Just a month before liberation, on Feb. 9, 1945, Rabbi Ungar succumbed to starvation. In his last moments, he instructed his son on where and how to bury him, and recited his final prayers.

Young Chaya Nechama was deported to the Sereď concentration camp after the Nazis uncovered their bunker and from there to Auschwitz.

“When we got there, I was separated from my younger sister, Hilde Channale, who was sent to the gas chambers,” she recalled in an interview with Ami Magazine. “Four weeks later, there was a selection and I was among a group of women who were dispatched as slave labor to a munitions factory in Bad Kudova, on the Czechoslovakia-Poland border. The women in Bad Kudova were interned at the Gross-Rosen concentration camp. At first we had a foreman who was terribly cruel, but he was later replaced by a woman supervisor who was tolerable.

“One of the girls had a siddur and we took turns using it. But there wasn’t very much time for that. If we weren’t working there were lineups and roll calls, or else we were sleeping from exhaustion.”

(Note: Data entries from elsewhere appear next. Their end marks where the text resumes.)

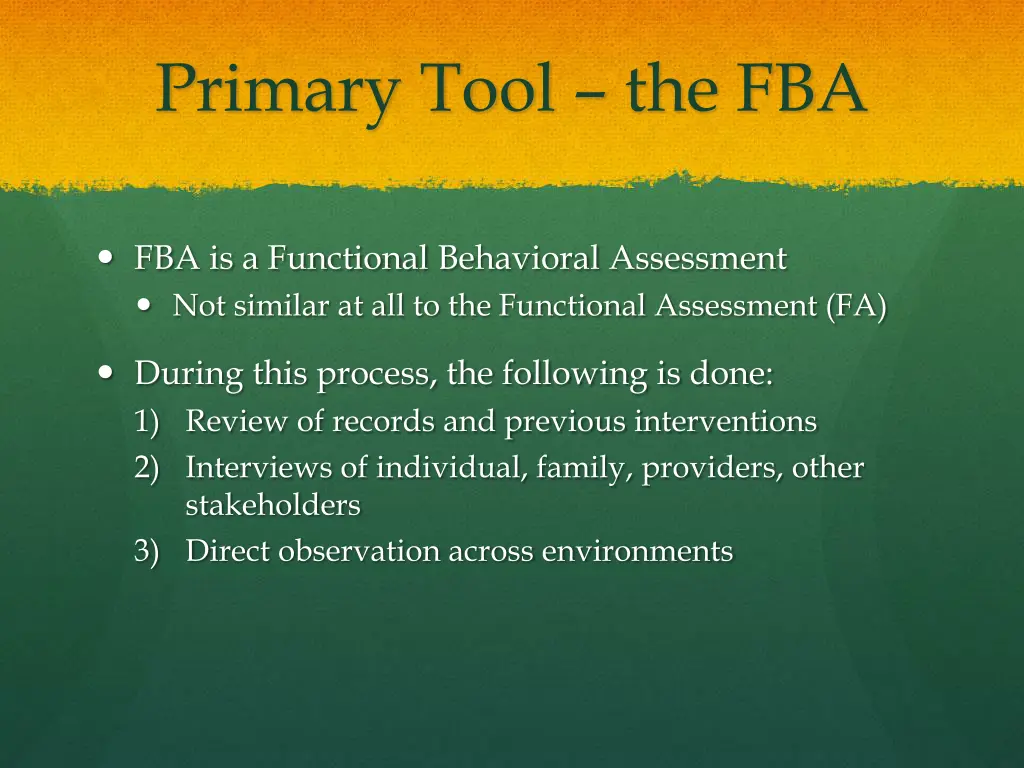 primary tool the fba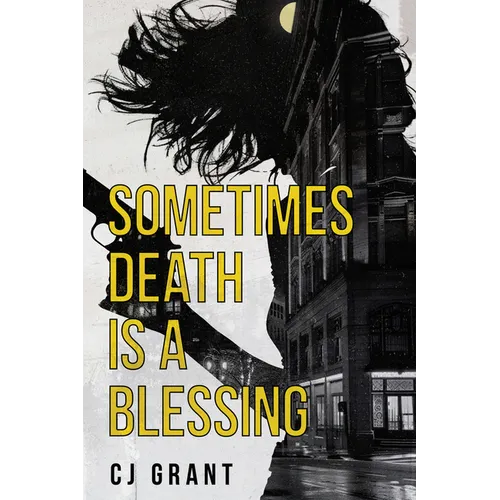 Sometimes Death Is a Blessing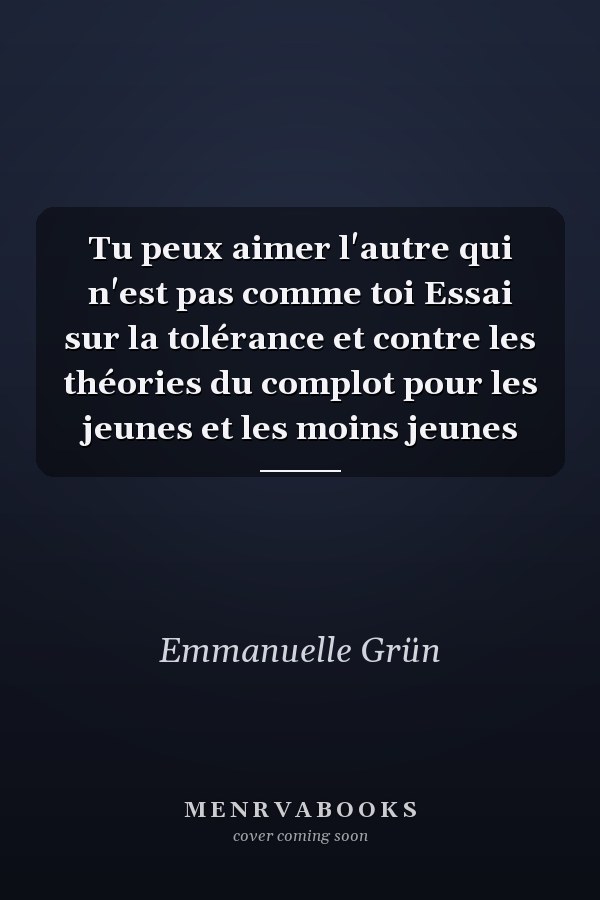 Tu peux aimer l'autre qui n'est pas comme toi Essai sur la tolérance et contre les théories du complot pour les jeunes et les moins jeunes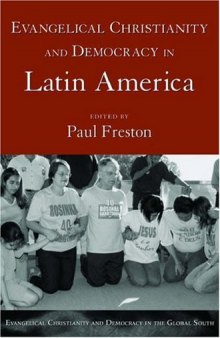 Evangelical Christianity and Democracy in Latin America (Evangelical Christianity and Democracy in the Global South)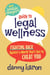 Your Lovable Lawyer’s Guide to Legal Wellness: Fighting Back Against a World That’s Out to Cheat You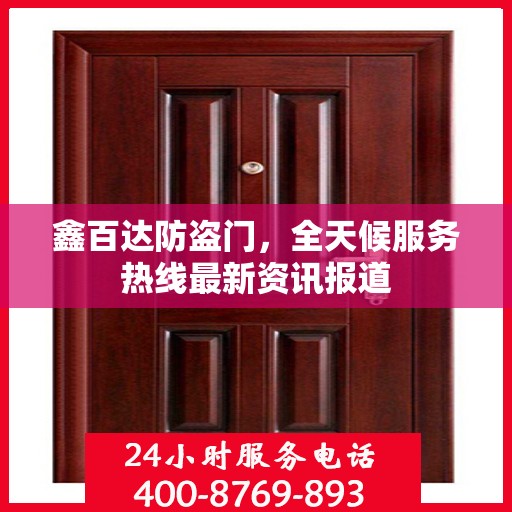 鑫百达防盗门，全天候服务热线最新资讯报道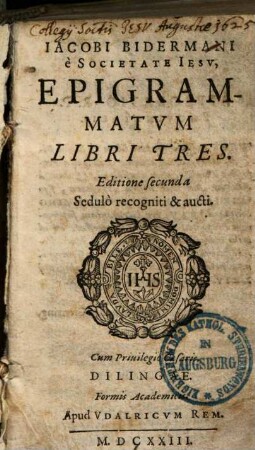 Iacobi Bidermani è Societate Iesv, Epigrammatvm Libri Tres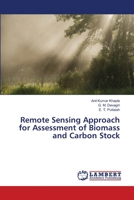 Remote Sensing Approach for Assessment of Biomass and Carbon Stock 333004652X Book Cover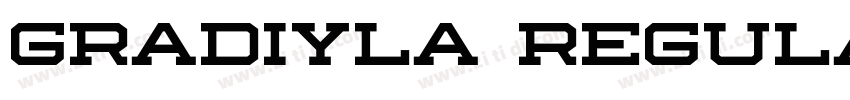 Gradiyla Regular字体转换 Gradiyla Regular字体转换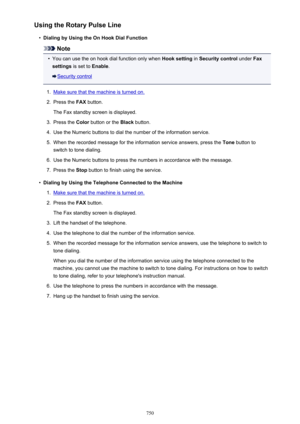 Page 750Using the Rotary Pulse Line•
Dialing by Using the On Hook Dial Function
Note
•
You can use the on hook dial function only when Hook setting in Security control  under Fax
settings  is set to  Enable.
Security control
1.
Make sure that the machine is turned on.
2.
Press the  FAX button.
The Fax standby screen is displayed.
3.
Press the  Color button or the  Black button.
4.
Use the Numeric buttons to dial the number of the information service.
5.
When the recorded message for the information service...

They were a diverse group of 23 girls at the camp, many of whom didn’t come from religious families, and Chaya Nechama tried to set an example. She would express certainty that they would be liberated, and go on to marry and establish families, something that was a faraway dream in those bleak times. Her optimism was contagious and helped many of the girls pull through. One young woman, at Chaya Nechama’s urging, would pluck a few strands from her clothing and save a smidgen of margarine each day so she would have an improvised Shabbat candle.